■ Dataset content

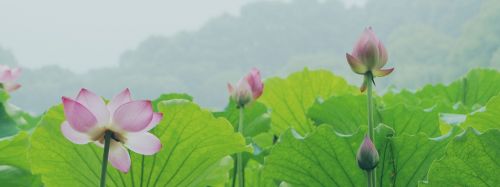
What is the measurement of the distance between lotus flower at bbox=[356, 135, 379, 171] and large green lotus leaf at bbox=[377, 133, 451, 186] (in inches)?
2.8

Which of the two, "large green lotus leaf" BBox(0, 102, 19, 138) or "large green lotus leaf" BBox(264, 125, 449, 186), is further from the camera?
"large green lotus leaf" BBox(0, 102, 19, 138)

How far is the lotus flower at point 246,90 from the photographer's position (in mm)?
631

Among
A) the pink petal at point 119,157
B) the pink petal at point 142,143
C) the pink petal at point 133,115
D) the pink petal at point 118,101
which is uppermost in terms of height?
the pink petal at point 118,101

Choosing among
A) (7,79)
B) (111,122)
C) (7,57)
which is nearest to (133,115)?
(111,122)

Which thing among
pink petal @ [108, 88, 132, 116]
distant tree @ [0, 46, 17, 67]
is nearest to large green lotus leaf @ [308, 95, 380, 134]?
pink petal @ [108, 88, 132, 116]

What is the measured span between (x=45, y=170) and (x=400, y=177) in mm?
271

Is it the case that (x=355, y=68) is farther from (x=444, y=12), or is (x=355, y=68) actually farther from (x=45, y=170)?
(x=444, y=12)

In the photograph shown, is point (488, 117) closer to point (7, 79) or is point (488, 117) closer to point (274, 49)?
point (7, 79)

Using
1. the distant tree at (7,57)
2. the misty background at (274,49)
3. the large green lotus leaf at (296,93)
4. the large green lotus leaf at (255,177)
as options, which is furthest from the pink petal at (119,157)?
the distant tree at (7,57)

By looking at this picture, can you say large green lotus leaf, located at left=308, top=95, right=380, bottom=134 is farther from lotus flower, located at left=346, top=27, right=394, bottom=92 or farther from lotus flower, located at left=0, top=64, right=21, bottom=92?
lotus flower, located at left=0, top=64, right=21, bottom=92

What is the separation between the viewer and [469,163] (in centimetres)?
38

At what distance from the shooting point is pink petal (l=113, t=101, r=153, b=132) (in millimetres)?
371

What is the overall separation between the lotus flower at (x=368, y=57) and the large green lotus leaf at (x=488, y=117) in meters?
0.07

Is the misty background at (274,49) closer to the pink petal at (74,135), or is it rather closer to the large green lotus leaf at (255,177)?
the large green lotus leaf at (255,177)
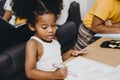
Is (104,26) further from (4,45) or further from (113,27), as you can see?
(4,45)

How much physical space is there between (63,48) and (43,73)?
4.58 ft

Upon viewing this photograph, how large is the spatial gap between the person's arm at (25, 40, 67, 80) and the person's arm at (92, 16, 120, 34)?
1.51 ft

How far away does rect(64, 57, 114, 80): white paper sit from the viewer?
914mm

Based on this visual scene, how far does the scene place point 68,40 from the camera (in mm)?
2473

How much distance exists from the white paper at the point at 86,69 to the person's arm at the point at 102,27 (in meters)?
0.42

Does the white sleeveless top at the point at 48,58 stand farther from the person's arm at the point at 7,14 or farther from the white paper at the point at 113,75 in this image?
the person's arm at the point at 7,14

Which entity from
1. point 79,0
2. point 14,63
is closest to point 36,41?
point 14,63

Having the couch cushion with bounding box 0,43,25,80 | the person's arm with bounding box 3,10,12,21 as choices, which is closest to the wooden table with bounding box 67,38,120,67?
the couch cushion with bounding box 0,43,25,80

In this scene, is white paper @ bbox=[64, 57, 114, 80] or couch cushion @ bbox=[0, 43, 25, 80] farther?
couch cushion @ bbox=[0, 43, 25, 80]

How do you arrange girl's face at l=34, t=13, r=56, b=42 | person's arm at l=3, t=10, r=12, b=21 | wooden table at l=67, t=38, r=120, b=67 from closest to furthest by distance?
wooden table at l=67, t=38, r=120, b=67
girl's face at l=34, t=13, r=56, b=42
person's arm at l=3, t=10, r=12, b=21

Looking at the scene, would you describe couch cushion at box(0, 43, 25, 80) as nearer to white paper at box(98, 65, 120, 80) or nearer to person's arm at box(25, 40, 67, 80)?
person's arm at box(25, 40, 67, 80)

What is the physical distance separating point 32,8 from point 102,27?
50cm

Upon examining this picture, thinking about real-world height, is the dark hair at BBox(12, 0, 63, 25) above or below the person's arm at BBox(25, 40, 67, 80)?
above

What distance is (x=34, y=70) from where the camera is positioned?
106 cm
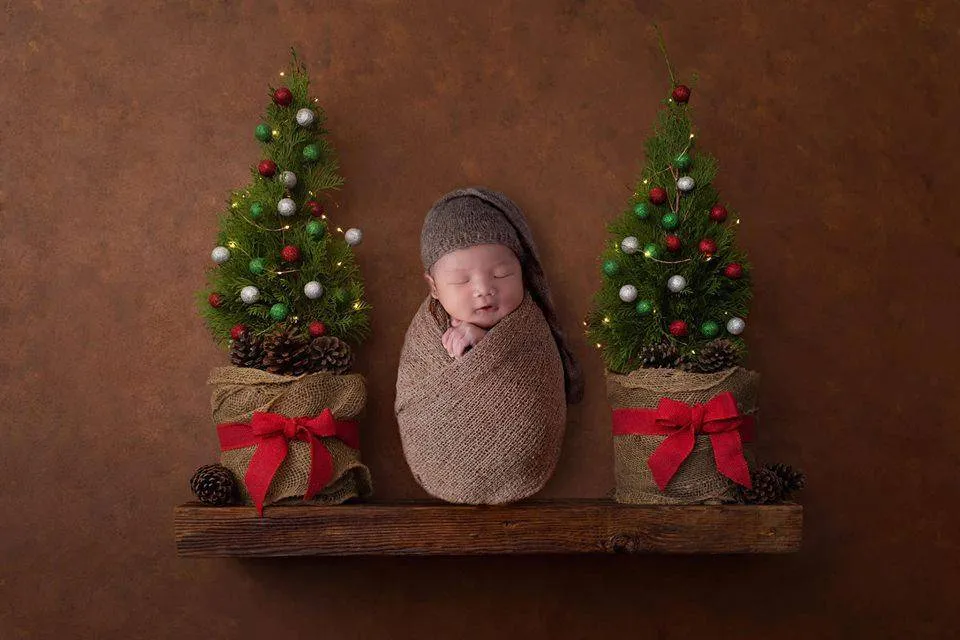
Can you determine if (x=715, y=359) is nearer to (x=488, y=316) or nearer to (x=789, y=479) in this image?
(x=789, y=479)

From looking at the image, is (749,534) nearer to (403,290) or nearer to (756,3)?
(403,290)

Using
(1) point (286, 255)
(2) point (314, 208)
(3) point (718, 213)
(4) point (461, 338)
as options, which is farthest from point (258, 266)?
(3) point (718, 213)

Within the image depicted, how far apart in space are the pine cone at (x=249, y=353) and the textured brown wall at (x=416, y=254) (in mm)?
216

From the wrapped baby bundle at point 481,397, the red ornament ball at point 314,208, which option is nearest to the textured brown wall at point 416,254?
the red ornament ball at point 314,208

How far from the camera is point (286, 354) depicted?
148 centimetres

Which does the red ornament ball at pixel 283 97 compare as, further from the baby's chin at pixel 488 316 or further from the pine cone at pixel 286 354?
the baby's chin at pixel 488 316

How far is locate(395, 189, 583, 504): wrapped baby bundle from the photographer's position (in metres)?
1.43

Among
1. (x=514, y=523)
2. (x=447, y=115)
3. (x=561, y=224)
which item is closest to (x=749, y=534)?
(x=514, y=523)

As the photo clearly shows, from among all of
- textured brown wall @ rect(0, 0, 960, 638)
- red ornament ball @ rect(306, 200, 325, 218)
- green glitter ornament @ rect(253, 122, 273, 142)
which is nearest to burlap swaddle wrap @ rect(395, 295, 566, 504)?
textured brown wall @ rect(0, 0, 960, 638)

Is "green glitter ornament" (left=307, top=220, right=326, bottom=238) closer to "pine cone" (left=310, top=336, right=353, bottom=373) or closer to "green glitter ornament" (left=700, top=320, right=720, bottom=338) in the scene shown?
"pine cone" (left=310, top=336, right=353, bottom=373)

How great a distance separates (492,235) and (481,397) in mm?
299

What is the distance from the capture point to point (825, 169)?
179 cm

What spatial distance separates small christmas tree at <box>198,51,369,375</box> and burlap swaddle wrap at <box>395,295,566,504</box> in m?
0.20

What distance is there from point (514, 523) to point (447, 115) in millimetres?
835
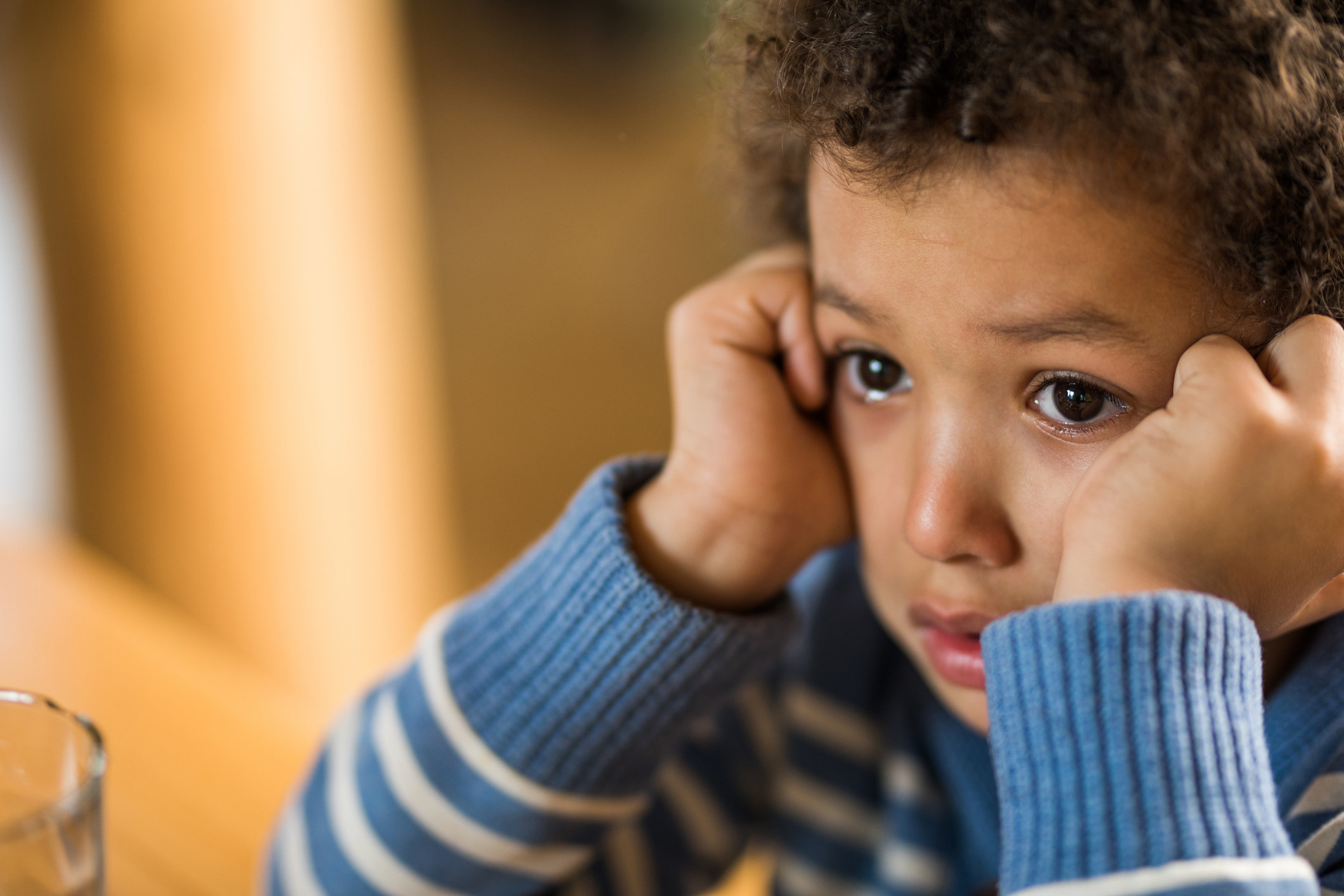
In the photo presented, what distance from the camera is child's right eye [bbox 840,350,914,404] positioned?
0.59 m

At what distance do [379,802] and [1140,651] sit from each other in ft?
1.41

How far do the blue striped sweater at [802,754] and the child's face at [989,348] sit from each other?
0.07 metres

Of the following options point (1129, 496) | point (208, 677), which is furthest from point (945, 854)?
point (208, 677)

■ What the exercise asks
Transcribe the listing in full. Omit the pictures and keep every line exact.

■ Task solution
What is the measurement of the distance between lotus flower at bbox=[356, 135, 379, 171] and large green lotus leaf at bbox=[377, 133, 451, 186] (in inches)?
2.8

Which of the two, "large green lotus leaf" BBox(0, 102, 19, 138) or "large green lotus leaf" BBox(264, 125, 449, 186), is further from the camera?
"large green lotus leaf" BBox(0, 102, 19, 138)

How far is the lotus flower at point 246,90 from the photographer's position (in mm)?
631

Among
A) the pink petal at point 119,157
B) the pink petal at point 142,143
C) the pink petal at point 133,115
D) the pink petal at point 118,101
which is uppermost in terms of height?
the pink petal at point 118,101

Choosing among
A) (7,79)
B) (111,122)
C) (7,57)
which is nearest to (133,115)?
(111,122)

Which thing among
pink petal @ [108, 88, 132, 116]
distant tree @ [0, 46, 17, 67]
is nearest to large green lotus leaf @ [308, 95, 380, 134]?
pink petal @ [108, 88, 132, 116]

What is the measured span between (x=45, y=170) and (x=400, y=177) in mm?
271

Is it the case that (x=355, y=68) is farther from (x=444, y=12), or is (x=355, y=68) actually farther from (x=45, y=170)?
(x=444, y=12)

In the photograph shown, is point (488, 117) closer to point (7, 79) or is point (488, 117) closer to point (274, 49)?
point (7, 79)

Using
1. the distant tree at (7,57)
2. the misty background at (274,49)
3. the large green lotus leaf at (296,93)
4. the large green lotus leaf at (255,177)
as options, which is furthest from the pink petal at (119,157)?
the distant tree at (7,57)

By looking at this picture, can you say large green lotus leaf, located at left=308, top=95, right=380, bottom=134 is farther from lotus flower, located at left=346, top=27, right=394, bottom=92 or farther from lotus flower, located at left=0, top=64, right=21, bottom=92?
lotus flower, located at left=0, top=64, right=21, bottom=92

What is the separation between the viewer and [469,163] (in centimetres)?
38

At what distance from the shooting point is pink petal (l=113, t=101, r=153, b=132) (in millimetres)?
371

What is the overall separation between the lotus flower at (x=368, y=57) and the large green lotus leaf at (x=488, y=117) in meters?
0.07

Is the misty background at (274,49) closer to the pink petal at (74,135), or is it rather closer to the large green lotus leaf at (255,177)?
the large green lotus leaf at (255,177)
Is (104,26) further from (4,45) or further from (113,27), as you can see?
(4,45)

How much physical space is there between (63,48) and (43,73)?
4.58 ft

Upon viewing this photograph, how large is the spatial gap between the person's arm at (25, 40, 67, 80) and the person's arm at (92, 16, 120, 34)?
1.51 ft

How far away does rect(64, 57, 114, 80): white paper sit from the viewer?
914mm

Based on this visual scene, how far does the scene place point 68,40 from the camera (in mm)?
2473

How much distance exists from the white paper at the point at 86,69 to the person's arm at the point at 102,27 (in meters)?
0.42

Does the white sleeveless top at the point at 48,58 stand farther from the person's arm at the point at 7,14 or farther from the white paper at the point at 113,75 in this image?
the person's arm at the point at 7,14

Which entity from
1. point 79,0
2. point 14,63
is closest to point 36,41?
point 14,63

Having the couch cushion with bounding box 0,43,25,80 | the person's arm with bounding box 3,10,12,21 as choices, which is closest to the wooden table with bounding box 67,38,120,67?
the couch cushion with bounding box 0,43,25,80

In this scene, is white paper @ bbox=[64, 57, 114, 80] or couch cushion @ bbox=[0, 43, 25, 80] farther?
couch cushion @ bbox=[0, 43, 25, 80]

How do you arrange girl's face at l=34, t=13, r=56, b=42 | person's arm at l=3, t=10, r=12, b=21 | wooden table at l=67, t=38, r=120, b=67 from closest to furthest by distance?
wooden table at l=67, t=38, r=120, b=67
girl's face at l=34, t=13, r=56, b=42
person's arm at l=3, t=10, r=12, b=21

Looking at the scene, would you describe couch cushion at box(0, 43, 25, 80) as nearer to white paper at box(98, 65, 120, 80) or nearer to person's arm at box(25, 40, 67, 80)?
person's arm at box(25, 40, 67, 80)

What is the physical distance separating point 32,8 from point 102,27?
50cm

Upon examining this picture, thinking about real-world height, is the dark hair at BBox(12, 0, 63, 25) above or below the person's arm at BBox(25, 40, 67, 80)?
above

What distance is (x=34, y=70) from where the camera is positioned?
106 cm
Can you determine if (x=715, y=359) is nearer to (x=488, y=316) or nearer to (x=789, y=479) in this image?
(x=789, y=479)

From looking at the image, is (749,534) nearer to (403,290) or nearer to (756,3)?
(403,290)

Using
(1) point (286, 255)
(2) point (314, 208)
(3) point (718, 213)
(4) point (461, 338)
as options, which is farthest from point (258, 266)?
(3) point (718, 213)

Within the image depicted, how far apart in space are the pine cone at (x=249, y=353) and the textured brown wall at (x=416, y=254) (in mm)?
216

From the wrapped baby bundle at point 481,397, the red ornament ball at point 314,208, which option is nearest to the textured brown wall at point 416,254?
the red ornament ball at point 314,208

How far from the camera is point (286, 354) depicted?
148 centimetres

Which does the red ornament ball at pixel 283 97 compare as, further from the baby's chin at pixel 488 316 or further from the pine cone at pixel 286 354?
the baby's chin at pixel 488 316

How far is locate(395, 189, 583, 504): wrapped baby bundle from the photographer's position (in metres)?
1.43

Among
1. (x=514, y=523)
2. (x=447, y=115)
3. (x=561, y=224)
which item is closest to (x=749, y=534)?
(x=514, y=523)

As the photo clearly shows, from among all of
- textured brown wall @ rect(0, 0, 960, 638)
- red ornament ball @ rect(306, 200, 325, 218)
- green glitter ornament @ rect(253, 122, 273, 142)
which is nearest to burlap swaddle wrap @ rect(395, 295, 566, 504)?
textured brown wall @ rect(0, 0, 960, 638)

Is "green glitter ornament" (left=307, top=220, right=326, bottom=238) closer to "pine cone" (left=310, top=336, right=353, bottom=373) or closer to "green glitter ornament" (left=700, top=320, right=720, bottom=338) in the scene shown?
"pine cone" (left=310, top=336, right=353, bottom=373)

How great a distance separates (492,235) and (481,397) in mm?
299

What is the distance from the capture point to point (825, 169)?
179 cm

What spatial distance separates small christmas tree at <box>198,51,369,375</box> and burlap swaddle wrap at <box>395,295,566,504</box> in m?
0.20

What distance is there from point (514, 523) to point (447, 115) in millimetres?
835
In the photo presented, what distance from the camera is child's right eye [bbox 840,350,914,404] positioned?
0.59 m

At what distance do [379,802] and [1140,651] sit from each other in ft?
1.41

How far do the blue striped sweater at [802,754] and the child's face at [989,348] sit from each other?
0.07 metres

Of the following options point (1129, 496) | point (208, 677), which is furthest from point (945, 854)?
point (208, 677)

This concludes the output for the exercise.